- Cows seem to align a lot in pastures (not the title, just noticing)
- The air of the north!
When I was interviewed by Paul Sullivan, editor with Artist Daily and a great watercolor artist himself, he mentioned that my interview was part of a series called ‘Masters of American watercolor’. I was seriously concerned, because I don’t see myself being a ‘master’. Far from it, actually! As if on queue I found a passage in Robert Henri’s book that talks about this very subject:
“He who is master of what he has today will be master of what he has tomorrow. An artist is a master at the start, if he is ever going to be one. Masters are people who use what they have.”
“Work always as if you were a master, expect from yourself a masterpiece. It’s a wrong idea that a master is a finished person. Masters are very faulty, they haven’t learned everything and they know it. Finished persons are very common – people who are closed up, quite satisfied that there is little or nothing more to learn.”

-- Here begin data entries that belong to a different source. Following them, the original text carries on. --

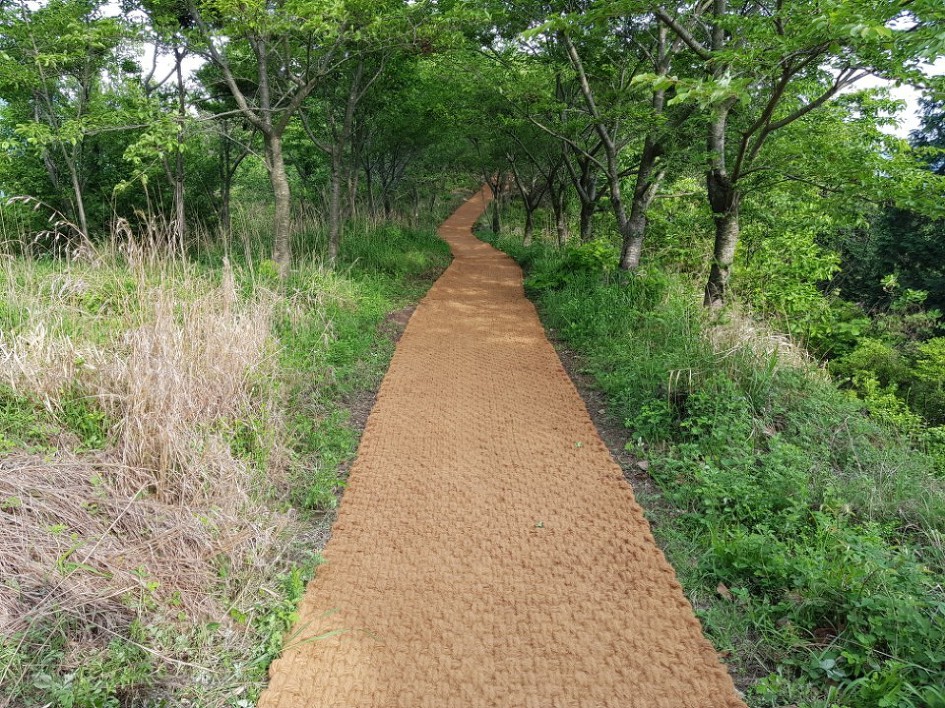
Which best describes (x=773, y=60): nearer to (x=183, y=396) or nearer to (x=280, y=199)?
(x=183, y=396)

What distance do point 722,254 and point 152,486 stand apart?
620 centimetres

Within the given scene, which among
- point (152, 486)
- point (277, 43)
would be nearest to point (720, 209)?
point (277, 43)

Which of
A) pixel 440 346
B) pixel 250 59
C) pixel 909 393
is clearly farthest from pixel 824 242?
pixel 250 59

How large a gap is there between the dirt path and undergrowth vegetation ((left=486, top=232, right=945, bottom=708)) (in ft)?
0.91

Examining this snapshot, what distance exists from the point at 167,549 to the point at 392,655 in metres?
1.17

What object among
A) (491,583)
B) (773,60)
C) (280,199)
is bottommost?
(491,583)

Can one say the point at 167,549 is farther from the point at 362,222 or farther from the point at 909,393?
the point at 362,222

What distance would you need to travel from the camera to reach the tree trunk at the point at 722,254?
253 inches

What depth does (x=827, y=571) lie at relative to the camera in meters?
2.75

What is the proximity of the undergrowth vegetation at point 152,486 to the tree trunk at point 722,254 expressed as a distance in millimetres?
4401

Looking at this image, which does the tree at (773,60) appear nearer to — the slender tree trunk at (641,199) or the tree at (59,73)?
the slender tree trunk at (641,199)

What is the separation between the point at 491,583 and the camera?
2945mm

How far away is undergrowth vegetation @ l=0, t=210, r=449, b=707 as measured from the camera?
2.18 metres

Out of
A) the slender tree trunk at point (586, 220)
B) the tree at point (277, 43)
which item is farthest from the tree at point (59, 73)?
the slender tree trunk at point (586, 220)
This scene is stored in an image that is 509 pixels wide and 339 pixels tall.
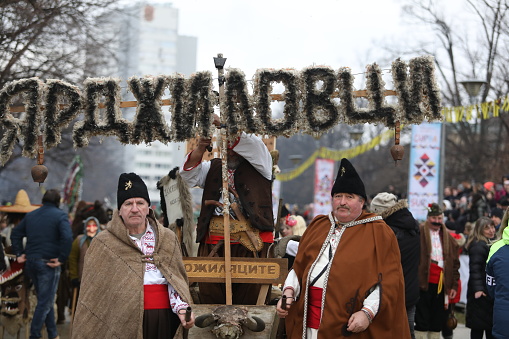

Pretty interesting, and I love this one:
“A small boy can be a master. I have met masters now and again, some in studios, others anywhere, working on a railroad, running a boat, playing a game, selling things. Masters are such as they had. They are wonderful people to meet. Have you never felt yourself ‘in the presence’ when with a carpenter or a gardener? They do not say, ‘oh, I am only a gardener, therefore not much can be expected from me’. They say, or seem to say, ‘I am a Gardener!’
These are masters, what more could anyone be!”